Aim of the task -> Return every record exactly as written.

(Questions about scene geometry)
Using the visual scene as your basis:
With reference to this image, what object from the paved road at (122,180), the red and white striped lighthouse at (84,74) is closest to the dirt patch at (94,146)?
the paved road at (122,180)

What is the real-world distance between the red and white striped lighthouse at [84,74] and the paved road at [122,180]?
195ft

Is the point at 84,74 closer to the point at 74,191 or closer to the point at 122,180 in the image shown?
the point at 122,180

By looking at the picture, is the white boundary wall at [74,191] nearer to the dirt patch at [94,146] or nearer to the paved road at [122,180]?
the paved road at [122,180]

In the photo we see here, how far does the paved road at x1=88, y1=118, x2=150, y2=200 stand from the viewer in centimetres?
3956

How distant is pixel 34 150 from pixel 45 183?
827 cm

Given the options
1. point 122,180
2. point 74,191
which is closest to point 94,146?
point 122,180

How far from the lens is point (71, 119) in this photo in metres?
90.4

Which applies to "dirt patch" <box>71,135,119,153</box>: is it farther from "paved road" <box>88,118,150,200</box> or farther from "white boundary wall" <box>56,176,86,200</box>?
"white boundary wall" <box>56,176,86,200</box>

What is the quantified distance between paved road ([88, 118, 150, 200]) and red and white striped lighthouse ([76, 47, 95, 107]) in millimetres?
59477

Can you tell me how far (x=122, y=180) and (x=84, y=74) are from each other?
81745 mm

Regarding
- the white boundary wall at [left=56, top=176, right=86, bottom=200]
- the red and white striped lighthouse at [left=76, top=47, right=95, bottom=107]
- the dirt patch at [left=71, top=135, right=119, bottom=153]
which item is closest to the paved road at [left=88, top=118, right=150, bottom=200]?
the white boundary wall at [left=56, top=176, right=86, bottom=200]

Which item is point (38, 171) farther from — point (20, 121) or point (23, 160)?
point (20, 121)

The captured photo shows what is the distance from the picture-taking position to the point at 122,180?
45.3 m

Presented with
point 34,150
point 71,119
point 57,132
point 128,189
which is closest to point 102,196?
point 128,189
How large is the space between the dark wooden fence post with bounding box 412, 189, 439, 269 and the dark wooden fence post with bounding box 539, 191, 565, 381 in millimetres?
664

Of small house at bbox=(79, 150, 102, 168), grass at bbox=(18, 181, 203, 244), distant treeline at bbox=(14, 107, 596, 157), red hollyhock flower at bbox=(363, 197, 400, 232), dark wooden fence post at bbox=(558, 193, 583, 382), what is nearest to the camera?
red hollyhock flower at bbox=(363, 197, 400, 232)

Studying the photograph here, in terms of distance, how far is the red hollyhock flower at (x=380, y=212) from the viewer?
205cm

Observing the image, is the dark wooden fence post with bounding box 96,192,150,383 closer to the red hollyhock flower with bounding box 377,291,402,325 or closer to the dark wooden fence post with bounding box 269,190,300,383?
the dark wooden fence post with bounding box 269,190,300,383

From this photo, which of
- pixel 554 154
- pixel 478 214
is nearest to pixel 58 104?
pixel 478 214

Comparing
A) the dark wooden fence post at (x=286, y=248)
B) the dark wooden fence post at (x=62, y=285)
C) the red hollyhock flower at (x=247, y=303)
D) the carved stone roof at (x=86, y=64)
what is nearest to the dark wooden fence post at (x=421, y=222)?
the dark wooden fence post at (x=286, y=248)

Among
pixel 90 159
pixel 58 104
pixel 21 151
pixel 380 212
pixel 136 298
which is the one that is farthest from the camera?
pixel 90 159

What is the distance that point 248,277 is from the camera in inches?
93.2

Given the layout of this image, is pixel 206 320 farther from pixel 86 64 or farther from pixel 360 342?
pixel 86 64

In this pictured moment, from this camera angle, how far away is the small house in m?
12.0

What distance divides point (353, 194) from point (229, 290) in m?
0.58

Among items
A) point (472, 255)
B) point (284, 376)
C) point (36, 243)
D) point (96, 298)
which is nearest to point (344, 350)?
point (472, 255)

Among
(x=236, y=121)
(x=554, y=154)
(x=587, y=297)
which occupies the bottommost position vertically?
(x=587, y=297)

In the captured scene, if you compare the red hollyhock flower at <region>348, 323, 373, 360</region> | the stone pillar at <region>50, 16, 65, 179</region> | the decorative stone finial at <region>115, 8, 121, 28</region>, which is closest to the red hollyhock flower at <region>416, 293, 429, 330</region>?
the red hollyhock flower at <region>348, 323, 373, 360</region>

Written solution ->
Using the visual scene as your basis:
With reference to this image, what object from the paved road at (122,180), the red and white striped lighthouse at (84,74) is closest to the dirt patch at (94,146)?
the paved road at (122,180)

What is the real-world distance between the red and white striped lighthouse at [84,74] and the paved road at [122,180]?
195ft

Is the point at 84,74 closer to the point at 74,191 or closer to the point at 122,180 in the image shown?
the point at 122,180

By looking at the picture, is the white boundary wall at [74,191] nearer to the dirt patch at [94,146] or nearer to the paved road at [122,180]?
the paved road at [122,180]

In the photo we see here, how far does the paved road at x1=88, y1=118, x2=150, y2=200 stand from the viewer in centimetres?
3956

How distant is pixel 34 150 from pixel 45 183?
827 cm

Given the options
1. point 122,180
2. point 74,191
which is closest to point 94,146?
point 122,180

How far from the lens is point (71, 119) in this photo in metres?
90.4

Which applies to "dirt patch" <box>71,135,119,153</box>: is it farther from "paved road" <box>88,118,150,200</box> or farther from "white boundary wall" <box>56,176,86,200</box>?
"white boundary wall" <box>56,176,86,200</box>

What is the quantified distance between paved road ([88, 118, 150, 200]) and red and white striped lighthouse ([76, 47, 95, 107]) in millimetres?
59477

Can you tell me how far (x=122, y=180) and (x=84, y=74) are from each other?
81745 mm

Regarding
- the white boundary wall at [left=56, top=176, right=86, bottom=200]
- the red and white striped lighthouse at [left=76, top=47, right=95, bottom=107]
- the dirt patch at [left=71, top=135, right=119, bottom=153]
which item is closest to the paved road at [left=88, top=118, right=150, bottom=200]?
the white boundary wall at [left=56, top=176, right=86, bottom=200]

Which item is point (38, 171) farther from — point (20, 121) or point (23, 160)?
point (20, 121)

The captured photo shows what is the distance from the picture-taking position to the point at 122,180?
45.3 m

Presented with
point 34,150
point 71,119
point 57,132
point 128,189
which is closest to point 102,196?
point 128,189
How large is the space between the dark wooden fence post with bounding box 412, 189, 439, 269 and the dark wooden fence post with bounding box 539, 191, 565, 381 in millimetres?
664

Of small house at bbox=(79, 150, 102, 168), grass at bbox=(18, 181, 203, 244), distant treeline at bbox=(14, 107, 596, 157), red hollyhock flower at bbox=(363, 197, 400, 232), dark wooden fence post at bbox=(558, 193, 583, 382), what is nearest to the camera?
red hollyhock flower at bbox=(363, 197, 400, 232)

Studying the photograph here, in terms of distance, how far is the red hollyhock flower at (x=380, y=212) from the viewer?
205cm

Observing the image, is the dark wooden fence post with bounding box 96,192,150,383 closer to the red hollyhock flower with bounding box 377,291,402,325 or closer to the dark wooden fence post with bounding box 269,190,300,383?
the dark wooden fence post with bounding box 269,190,300,383

From this photo, which of
- pixel 554 154
- pixel 478 214
is nearest to pixel 58 104?
pixel 478 214

Comparing
A) the dark wooden fence post at (x=286, y=248)
B) the dark wooden fence post at (x=62, y=285)
C) the red hollyhock flower at (x=247, y=303)
D) the carved stone roof at (x=86, y=64)
what is nearest to the dark wooden fence post at (x=421, y=222)?
the dark wooden fence post at (x=286, y=248)

Among
pixel 90 159
pixel 58 104
pixel 21 151
pixel 380 212
pixel 136 298
which is the one that is farthest from the camera?
pixel 90 159

What is the distance that point 248,277 is from the camera in inches?
93.2

Given the layout of this image, is pixel 206 320 farther from pixel 86 64 or farther from pixel 360 342?
pixel 86 64

In this pictured moment, from this camera angle, how far away is the small house in m?
12.0

What distance divides point (353, 194) from point (229, 290) in m?
0.58

Among items
A) point (472, 255)
B) point (284, 376)
C) point (36, 243)
D) point (96, 298)
which is nearest to point (344, 350)?
point (472, 255)

Among
(x=236, y=121)
(x=554, y=154)
(x=587, y=297)
which occupies the bottommost position vertically?
(x=587, y=297)

In the captured scene, if you compare the red hollyhock flower at <region>348, 323, 373, 360</region> | the stone pillar at <region>50, 16, 65, 179</region> | the decorative stone finial at <region>115, 8, 121, 28</region>, which is closest to the red hollyhock flower at <region>416, 293, 429, 330</region>?
the red hollyhock flower at <region>348, 323, 373, 360</region>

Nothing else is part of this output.